> [STATED TASK 1] How many lines of the records below contain the string "following"? Reply with the number alone.

[Start PASSAGE PROVIDED]

RIDE THE HIGH COUNTRY: Blu-ray (MGM 1962) Warner Archive

A sad-eyed/clear-eyed and unabashedly sentimental elegy for the Hollywood western of old, foreshadowing of things yet to come, Sam Peckinpah’s Ride the High Country (1962) teems with the sort of tropes, trials and tribulations of male/female courtship and that buddy/buddy male chest-thumping camaraderie that bodes well for this classic tale of right and wrong. Joel McCrea and Randolph Scott, partisans of the genre, ride like the wind, roll with the thunder and deliver the penultimate message no lover of this golden epoch really wants to hear; that its age of chivalry, where men of honor came to know themselves by the lessers faced down at the point of a rifle, as well as an entire way of depicting such daring exploits on celluloid has rather unexpectedly come to an abrupt finale. Scott gets some of the drollest dialogue ever conceived and has just enough craggy lines etched into his impossibly handsome matinee idol good looks to bring careworn cache to this weather-beaten saga, depicting man against man, man alone, man against nature, his best friend, and his sworn enemy.

[End PASSAGE PROVIDED]
[Start PROVIDED MATERIAL]

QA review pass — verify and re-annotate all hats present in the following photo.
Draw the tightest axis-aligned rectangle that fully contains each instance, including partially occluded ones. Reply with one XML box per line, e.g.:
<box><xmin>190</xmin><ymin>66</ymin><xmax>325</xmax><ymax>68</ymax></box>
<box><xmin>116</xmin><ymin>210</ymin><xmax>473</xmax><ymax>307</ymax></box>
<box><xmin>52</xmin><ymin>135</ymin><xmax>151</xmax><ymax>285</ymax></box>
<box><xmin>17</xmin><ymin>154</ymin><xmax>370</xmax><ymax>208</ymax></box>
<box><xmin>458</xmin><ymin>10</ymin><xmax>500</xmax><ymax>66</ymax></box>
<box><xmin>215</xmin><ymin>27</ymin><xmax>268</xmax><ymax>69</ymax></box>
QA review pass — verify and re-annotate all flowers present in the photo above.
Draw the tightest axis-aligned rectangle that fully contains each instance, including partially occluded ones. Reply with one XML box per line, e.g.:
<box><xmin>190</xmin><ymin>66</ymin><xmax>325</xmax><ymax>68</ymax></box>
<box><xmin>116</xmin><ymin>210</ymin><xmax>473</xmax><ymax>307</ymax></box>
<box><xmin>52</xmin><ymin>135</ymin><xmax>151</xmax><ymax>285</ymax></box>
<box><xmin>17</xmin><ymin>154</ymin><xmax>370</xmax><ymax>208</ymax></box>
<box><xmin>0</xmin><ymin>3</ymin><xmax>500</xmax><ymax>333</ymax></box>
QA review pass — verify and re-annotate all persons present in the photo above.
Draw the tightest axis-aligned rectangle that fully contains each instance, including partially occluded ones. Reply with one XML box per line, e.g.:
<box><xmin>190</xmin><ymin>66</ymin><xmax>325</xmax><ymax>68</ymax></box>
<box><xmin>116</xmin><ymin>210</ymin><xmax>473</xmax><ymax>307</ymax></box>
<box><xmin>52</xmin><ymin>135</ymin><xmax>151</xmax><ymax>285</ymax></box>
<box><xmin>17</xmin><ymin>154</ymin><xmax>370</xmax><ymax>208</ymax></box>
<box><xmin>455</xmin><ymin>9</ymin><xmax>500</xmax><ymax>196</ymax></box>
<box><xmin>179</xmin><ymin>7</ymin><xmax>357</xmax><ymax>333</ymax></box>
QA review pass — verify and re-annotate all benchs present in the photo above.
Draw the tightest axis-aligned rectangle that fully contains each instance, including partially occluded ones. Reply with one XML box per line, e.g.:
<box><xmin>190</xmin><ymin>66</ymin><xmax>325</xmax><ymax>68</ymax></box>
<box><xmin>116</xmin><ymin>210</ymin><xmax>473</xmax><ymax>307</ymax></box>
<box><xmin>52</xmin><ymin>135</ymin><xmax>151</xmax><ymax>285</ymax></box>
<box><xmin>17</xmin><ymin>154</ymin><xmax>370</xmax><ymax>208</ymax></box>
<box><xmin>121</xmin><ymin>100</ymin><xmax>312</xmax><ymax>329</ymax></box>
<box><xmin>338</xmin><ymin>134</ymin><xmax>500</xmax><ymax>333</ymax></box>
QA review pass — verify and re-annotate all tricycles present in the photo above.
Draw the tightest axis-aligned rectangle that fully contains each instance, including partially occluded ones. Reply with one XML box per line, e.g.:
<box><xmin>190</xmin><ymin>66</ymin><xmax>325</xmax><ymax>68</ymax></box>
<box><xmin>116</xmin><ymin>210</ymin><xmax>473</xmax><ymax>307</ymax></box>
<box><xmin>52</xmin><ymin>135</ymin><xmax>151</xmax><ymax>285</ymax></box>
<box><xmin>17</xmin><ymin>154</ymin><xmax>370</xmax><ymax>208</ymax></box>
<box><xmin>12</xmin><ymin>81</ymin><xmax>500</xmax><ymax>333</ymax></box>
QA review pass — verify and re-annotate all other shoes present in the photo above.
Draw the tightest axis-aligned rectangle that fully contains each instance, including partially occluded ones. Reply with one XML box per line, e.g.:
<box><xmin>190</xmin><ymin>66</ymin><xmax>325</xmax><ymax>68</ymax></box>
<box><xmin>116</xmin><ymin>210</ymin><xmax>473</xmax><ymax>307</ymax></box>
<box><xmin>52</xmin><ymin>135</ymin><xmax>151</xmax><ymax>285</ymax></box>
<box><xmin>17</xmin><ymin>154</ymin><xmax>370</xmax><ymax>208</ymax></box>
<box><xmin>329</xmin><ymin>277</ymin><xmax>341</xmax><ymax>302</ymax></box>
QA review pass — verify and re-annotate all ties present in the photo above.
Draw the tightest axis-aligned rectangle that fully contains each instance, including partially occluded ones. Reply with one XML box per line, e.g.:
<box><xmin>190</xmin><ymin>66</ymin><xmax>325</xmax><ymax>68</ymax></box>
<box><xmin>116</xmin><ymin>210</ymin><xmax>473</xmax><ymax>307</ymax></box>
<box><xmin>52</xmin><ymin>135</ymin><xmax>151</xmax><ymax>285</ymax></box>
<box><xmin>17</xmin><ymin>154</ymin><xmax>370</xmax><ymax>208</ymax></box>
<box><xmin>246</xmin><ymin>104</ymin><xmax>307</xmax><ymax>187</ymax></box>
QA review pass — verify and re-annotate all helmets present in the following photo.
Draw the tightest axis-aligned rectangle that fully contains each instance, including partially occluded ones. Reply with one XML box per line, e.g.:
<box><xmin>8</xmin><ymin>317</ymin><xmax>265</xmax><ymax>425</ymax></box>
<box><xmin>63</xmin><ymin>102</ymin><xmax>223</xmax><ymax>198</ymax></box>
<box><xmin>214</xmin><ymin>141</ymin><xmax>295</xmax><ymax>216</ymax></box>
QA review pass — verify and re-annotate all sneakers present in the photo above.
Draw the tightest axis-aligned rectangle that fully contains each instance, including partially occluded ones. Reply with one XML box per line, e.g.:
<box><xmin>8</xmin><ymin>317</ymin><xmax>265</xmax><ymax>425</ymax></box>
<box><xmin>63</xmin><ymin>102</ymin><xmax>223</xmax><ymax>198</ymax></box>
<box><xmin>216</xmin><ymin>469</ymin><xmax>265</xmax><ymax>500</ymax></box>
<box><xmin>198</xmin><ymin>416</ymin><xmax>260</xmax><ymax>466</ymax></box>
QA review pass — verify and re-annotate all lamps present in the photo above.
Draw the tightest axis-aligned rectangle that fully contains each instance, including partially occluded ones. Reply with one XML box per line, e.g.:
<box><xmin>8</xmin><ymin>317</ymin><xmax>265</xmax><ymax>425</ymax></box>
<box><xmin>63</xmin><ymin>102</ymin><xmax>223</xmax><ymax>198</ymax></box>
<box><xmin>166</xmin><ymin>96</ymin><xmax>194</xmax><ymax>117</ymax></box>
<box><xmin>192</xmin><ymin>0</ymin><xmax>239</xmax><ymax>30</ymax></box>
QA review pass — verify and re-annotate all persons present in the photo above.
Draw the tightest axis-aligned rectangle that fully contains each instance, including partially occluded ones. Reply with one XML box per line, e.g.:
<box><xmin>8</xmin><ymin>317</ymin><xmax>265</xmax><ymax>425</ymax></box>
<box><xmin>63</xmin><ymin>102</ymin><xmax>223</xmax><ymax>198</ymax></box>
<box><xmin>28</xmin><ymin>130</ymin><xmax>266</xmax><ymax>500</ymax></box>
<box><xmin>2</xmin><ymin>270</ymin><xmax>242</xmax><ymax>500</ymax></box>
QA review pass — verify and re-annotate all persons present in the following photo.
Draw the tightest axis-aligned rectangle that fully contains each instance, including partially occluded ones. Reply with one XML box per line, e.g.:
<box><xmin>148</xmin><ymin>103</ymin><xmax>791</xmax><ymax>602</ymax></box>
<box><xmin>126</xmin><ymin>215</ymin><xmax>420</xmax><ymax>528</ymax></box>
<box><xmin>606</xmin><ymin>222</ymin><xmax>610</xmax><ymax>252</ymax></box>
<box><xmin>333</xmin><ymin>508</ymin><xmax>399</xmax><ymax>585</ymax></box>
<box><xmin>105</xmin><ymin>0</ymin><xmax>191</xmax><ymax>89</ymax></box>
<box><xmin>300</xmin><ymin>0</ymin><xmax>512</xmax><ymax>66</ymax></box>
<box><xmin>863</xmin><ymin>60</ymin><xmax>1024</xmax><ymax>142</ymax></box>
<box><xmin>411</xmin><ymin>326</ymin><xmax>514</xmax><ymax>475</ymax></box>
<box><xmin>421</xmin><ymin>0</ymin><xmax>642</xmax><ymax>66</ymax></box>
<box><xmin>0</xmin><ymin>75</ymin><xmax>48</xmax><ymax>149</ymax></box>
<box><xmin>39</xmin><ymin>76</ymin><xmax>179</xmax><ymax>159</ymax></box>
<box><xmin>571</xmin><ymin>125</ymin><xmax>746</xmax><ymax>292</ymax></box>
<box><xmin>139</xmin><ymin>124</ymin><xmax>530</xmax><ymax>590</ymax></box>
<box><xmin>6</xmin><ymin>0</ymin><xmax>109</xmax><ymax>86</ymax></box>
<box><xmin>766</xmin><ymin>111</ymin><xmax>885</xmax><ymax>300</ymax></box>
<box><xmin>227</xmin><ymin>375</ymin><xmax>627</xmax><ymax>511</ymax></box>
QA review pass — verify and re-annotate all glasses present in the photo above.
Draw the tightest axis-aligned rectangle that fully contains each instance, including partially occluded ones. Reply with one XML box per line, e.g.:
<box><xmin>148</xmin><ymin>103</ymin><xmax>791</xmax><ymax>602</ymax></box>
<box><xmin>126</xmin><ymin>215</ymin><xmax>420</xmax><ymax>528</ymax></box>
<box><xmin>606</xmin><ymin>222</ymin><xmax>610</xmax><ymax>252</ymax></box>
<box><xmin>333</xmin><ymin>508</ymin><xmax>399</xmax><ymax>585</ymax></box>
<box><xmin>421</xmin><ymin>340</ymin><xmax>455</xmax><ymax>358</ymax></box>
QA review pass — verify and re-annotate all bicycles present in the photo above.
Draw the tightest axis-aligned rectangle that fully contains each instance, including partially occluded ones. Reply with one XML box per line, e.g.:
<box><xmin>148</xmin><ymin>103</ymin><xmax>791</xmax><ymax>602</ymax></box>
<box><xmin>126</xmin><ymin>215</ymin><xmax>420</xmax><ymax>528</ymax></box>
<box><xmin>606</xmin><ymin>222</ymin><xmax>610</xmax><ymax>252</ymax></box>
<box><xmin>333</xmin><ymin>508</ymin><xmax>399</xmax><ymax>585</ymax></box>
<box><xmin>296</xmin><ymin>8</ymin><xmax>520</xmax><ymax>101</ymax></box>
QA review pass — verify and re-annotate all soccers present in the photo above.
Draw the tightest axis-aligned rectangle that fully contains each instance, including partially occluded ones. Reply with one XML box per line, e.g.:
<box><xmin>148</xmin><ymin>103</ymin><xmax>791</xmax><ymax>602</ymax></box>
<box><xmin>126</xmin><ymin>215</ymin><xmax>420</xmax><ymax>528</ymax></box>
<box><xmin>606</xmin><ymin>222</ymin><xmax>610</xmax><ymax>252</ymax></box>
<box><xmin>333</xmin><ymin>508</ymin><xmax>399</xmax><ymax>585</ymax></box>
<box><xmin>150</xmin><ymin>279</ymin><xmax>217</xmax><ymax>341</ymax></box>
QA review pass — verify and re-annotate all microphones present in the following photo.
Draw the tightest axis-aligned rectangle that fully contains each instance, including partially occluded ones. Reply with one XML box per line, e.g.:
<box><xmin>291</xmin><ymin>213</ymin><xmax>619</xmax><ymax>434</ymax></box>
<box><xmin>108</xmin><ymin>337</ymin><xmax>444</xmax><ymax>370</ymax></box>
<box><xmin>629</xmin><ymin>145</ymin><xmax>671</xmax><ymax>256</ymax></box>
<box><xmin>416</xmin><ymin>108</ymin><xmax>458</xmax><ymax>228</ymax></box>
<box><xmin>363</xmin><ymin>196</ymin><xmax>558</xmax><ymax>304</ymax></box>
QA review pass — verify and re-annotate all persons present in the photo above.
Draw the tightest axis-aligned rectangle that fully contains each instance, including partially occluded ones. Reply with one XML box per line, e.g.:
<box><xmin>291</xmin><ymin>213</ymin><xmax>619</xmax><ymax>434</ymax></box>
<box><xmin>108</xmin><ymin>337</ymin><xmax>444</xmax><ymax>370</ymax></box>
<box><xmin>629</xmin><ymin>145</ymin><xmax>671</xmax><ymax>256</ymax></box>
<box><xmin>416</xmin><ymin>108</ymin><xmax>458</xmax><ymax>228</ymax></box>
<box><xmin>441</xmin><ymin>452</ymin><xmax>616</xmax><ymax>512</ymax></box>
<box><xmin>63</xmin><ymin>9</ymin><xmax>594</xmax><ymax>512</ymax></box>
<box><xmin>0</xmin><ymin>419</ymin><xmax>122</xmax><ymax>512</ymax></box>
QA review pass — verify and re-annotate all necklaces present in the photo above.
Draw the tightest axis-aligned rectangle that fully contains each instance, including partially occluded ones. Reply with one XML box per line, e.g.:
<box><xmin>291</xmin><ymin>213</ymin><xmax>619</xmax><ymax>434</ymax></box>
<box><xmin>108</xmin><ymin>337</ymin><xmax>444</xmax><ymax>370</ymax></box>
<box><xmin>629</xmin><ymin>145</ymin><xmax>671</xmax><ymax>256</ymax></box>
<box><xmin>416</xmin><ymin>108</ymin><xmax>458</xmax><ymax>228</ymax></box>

[End PROVIDED MATERIAL]

> [STATED TASK 2] Name every person mentioned in the passage on Ride the High Country.

> [FULL SOLUTION 1] 4

> [FULL SOLUTION 2] Sam Peckinpah, Joel McCrea, Randolph Scott